Full tank shot. You can see some corraline growth. Really exploded over the last few days. Also see the bit of algae problem I've still got.









and one more with a more close up of corraline.









Thanks for looking and welcome comments suggestions.


----------



## evanlundberg4

Keep up the good work it looks good so far. I've found at least with my tank that three algae comes and goes. I've had a couple short blooms of different sorts of algae that last a couple weeks and then are gone as fast as they came. The coralline algae is definitely cool however it became rampant in my tank and I ended up giving up on one whole long side because I got sick of scraping it. I have my tank set up as a peninsula buy its only viewable from one side now haha. What kind of lighting are you running? I have a hammer coral I got a week ago in my 20 long I set up a couple months ago. Seems to be doing well so far. I know they can be touchy and need calcium for building their skeletons. They aren't super light demanding corals I don't think so maybe you could try it up on top and see if that helps. I have mine under LEDs and I actually am thinking of moving it down a bit because they're crazy bright. Reefingmadness could probably tell you more what they need but you could also search the coral reference they have here.
_Posted via Mobile Device_


----------



## Reefing Madness

At night when the lights are out, do you see sweeper tentacles coming out, looking for food prehaps? And What are your CA, ALK, and MAG #s? Im thinking he's hungry.


----------



## RSully

I'll do a calcium check tonight. 

Quick check with API test strips ( I know they suck but it's all I have for alk) shows alk above 180 but below 300. What's a good test kit for alk and mag?

**GIVEN DATA**
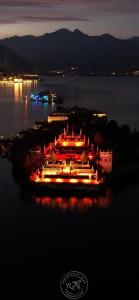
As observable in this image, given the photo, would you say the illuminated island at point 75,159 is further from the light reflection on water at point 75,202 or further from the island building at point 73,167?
the light reflection on water at point 75,202

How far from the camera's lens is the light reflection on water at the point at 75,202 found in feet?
19.6

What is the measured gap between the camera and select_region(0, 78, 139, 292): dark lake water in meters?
4.28

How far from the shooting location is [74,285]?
364 centimetres

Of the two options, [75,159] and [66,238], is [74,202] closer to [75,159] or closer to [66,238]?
[66,238]

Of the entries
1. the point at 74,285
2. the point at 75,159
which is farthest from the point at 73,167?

**WRITTEN PROBLEM**
Continue the reef aquarium forum thread above, starting after its last post.

**RESULT OF THE TASK**
I'm dosing iodine with my my top offs every few days (I put 1 drop in my topoff gallon jug and that takes about a week to empty)

I dose brightwell aquatics replenish (advanced trace and minor element supplement)

Water changes have been every 2 weeks or less. I can up it to every week but my amm, trites, trates and phos numbers haven't indicated having to do it. ( don't scream if my thinking is wrong, lol)


----------



## RSully

I'll have to check that tonight after lights out. I haven't noticed it before but it seems to me, it shrivels up like my mushroom does.



Reefing Madness said:


> At night when the lights are out, do you see sweeper tentacles coming out, looking for food prehaps? And What are your CA, ALK, and MAG #s? Im thinking he's hungry.


----------



## Reefing Madness

You can target feed em the likes of Mysis Shrimp, just a couple of pieces should do it.


----------



## RSully

I was using and still have reef plankton. I stopped feeding after the last bad hair algea bloom as that was the only change I had made prior to the "bloom". I'll try target feeding them tonight or tomorrow. Do you shut down your filtration when you target feed? I've heard that helps with it blowing all over you tank.


----------



## Reefing Madness

Yea, it help keep it from blowing all over the place. Ya wanna try and get it to stick in the tentacles, then you'll know you've gotten it.


----------



## RSully

I need to find a mini turkey baster. The regular size ones just put out too much food.


----------



## Ogre44

Try an eye dropper, you should be able to pick them up at the drugstore.


----------



## RSully

ok, here's my latest test results.
am-0
trites-0
trates-0
ph 8.0 (lights not on yet)
cal-somewhere between 380-420 ( I hate the api test kit)
alk- between 180-300 (strip test)
mag-unknown but when I had my water tested a month ago, he didin't mention any problems. He does a 22 (i think) point check on your water.

I know my calcium may be a tad low but I don't think it needs any other sups than what I'm using (yet).

Last water change was about a week ago.


----------



## Reefing Madness

Its an LPS, ya gotta keep that ALK and CA at correct numbers, they use this stuff to grow.
Your ALK is between 180-300????? Gotta narrow that down a bit, thats to wide of a swing.
Here is the ALK chart for you.
http://glassbox-design.com/2009/alkalinity-conversion/
Too little and they cna't use it, to much and they can't utilize it.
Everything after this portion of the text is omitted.